Exercise description
Retype each of the following lines word for word, keeping every number and mark as given.

START

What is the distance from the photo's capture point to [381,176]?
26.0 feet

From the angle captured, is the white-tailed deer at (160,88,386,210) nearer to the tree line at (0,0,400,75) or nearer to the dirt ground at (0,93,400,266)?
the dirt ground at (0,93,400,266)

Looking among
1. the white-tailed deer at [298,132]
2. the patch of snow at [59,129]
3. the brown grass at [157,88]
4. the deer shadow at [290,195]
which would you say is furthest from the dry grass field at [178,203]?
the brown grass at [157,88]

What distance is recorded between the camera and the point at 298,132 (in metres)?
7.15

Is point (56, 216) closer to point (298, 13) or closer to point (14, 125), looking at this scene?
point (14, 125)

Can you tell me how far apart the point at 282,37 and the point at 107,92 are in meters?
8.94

END

Result for this exercise
What is the distance from the photo's capture point to [381,176]?
26.0 feet

From the angle captured, is the white-tailed deer at (160,88,386,210) nearer to the tree line at (0,0,400,75) or nearer to the dirt ground at (0,93,400,266)?
the dirt ground at (0,93,400,266)

Looking among
1. the white-tailed deer at [298,132]
2. the patch of snow at [59,129]
3. the brown grass at [157,88]
4. the deer shadow at [290,195]
which would you say is furthest from the dry grass field at [178,203]?
the brown grass at [157,88]

What distance is recorded between the camera and the point at 298,132 (in metres)?
7.15

Is point (56, 216) closer to point (298, 13) or closer to point (14, 125), looking at this scene?
point (14, 125)

Can you tell me how far apart the point at 282,37 and the point at 107,92 are in meters?
8.94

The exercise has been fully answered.